The 10 Golden Rules of Astrophotography

The rules that every astrophotographer should observe

 

The top 10 Golden Rules of Astrophotography

The Rules

1) Don’t use Internet images as reference, just as a source of inspiration. You don’t have to beat anybody. You have to beat your previous image.

2) Don’t try to emulate the images of a guy imaging from Atacama desert with a 16″ Ritchie-Chretien. He is a lucky (and probably rich) man.

3) Put your scope under a dark sky as soon as possible. Remote imaging can be a good option.

4) Go to narrowband imaging only if there is no other option. It requires a lot of hours catching light… Make sure that there is no other option!

5) Some people say that the equipment is not important in photography but the creativity is the real key… Believe me, in astrophotography the equipment matters. Allocate a reasonable amount of money to each item (mount, optics, CCD). If you have to choose, then priorize the mount. Yes, the mount. You can imaging with a good mount and poor optics but the opposite is a nightmare.

6) Digital processing techniques for astronomical images are complex and the experience can be very frustrating if you try to be a self-taught astrophotographer. Ask for help on your first steps processing images.
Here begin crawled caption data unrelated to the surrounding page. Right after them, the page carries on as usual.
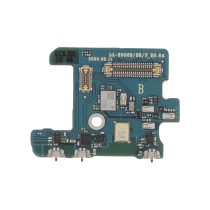 Scheda Figlia Micro Galaxy Note 20 Ultra 5G (N985F/N986B)
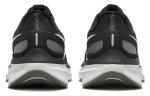 Nike Air Zoom Structure 25 'Black Iron Grey', Черный/Белый/Железно-серый - фото 4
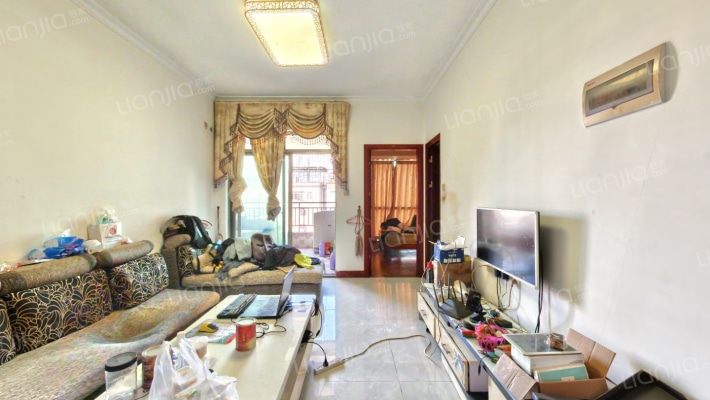 和畅嘉园二手房实景图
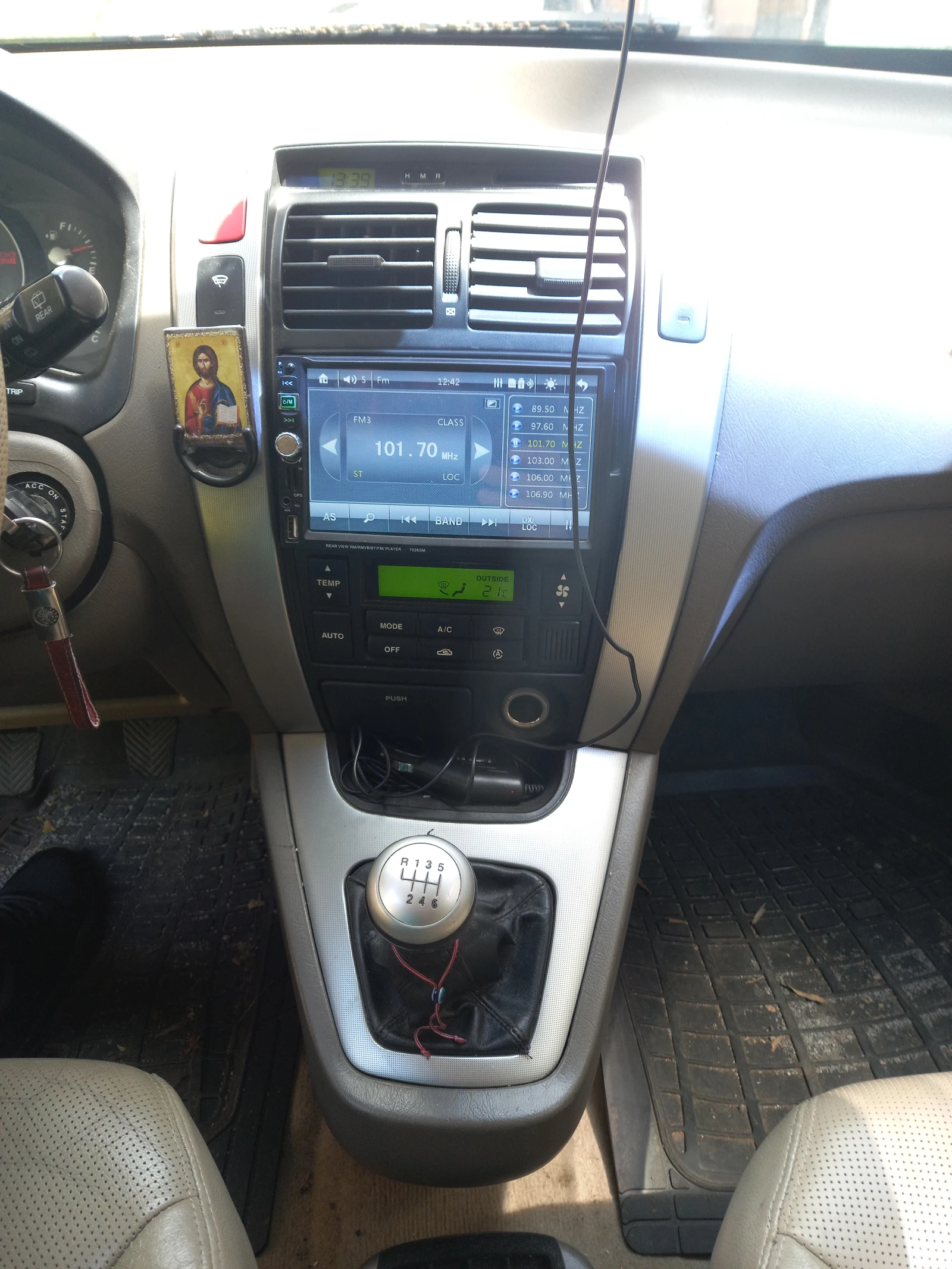 Hyundai Tucson  - изображение 3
7) Your current imaging gear has some weakness and thinking on selling it to buy a new (and more expensive) one? Wait. Analyze the flaw, ask colleagues about the point and try to solve it. Some imaging gear require some DIY to do it work properly.

8) Don’t waste your time with cheap imaging gear that doesn’t work. Wait, save and buy the expensive piece of equipment that everybody knows that works.

9) The learning curve in astrophotography takes time. Be patient.

10) Share your images and experiences. Reserve time to socialize. This is a hobby to enjoy with other astrophotographers.

The rules above are not absolute truths but just the more remarkable experiences that GalaxiesSoup has subjectively concluded after many years of imaging. We hope these rules help you on your passion imaging the sky and avoid to fall into errors where we fell before.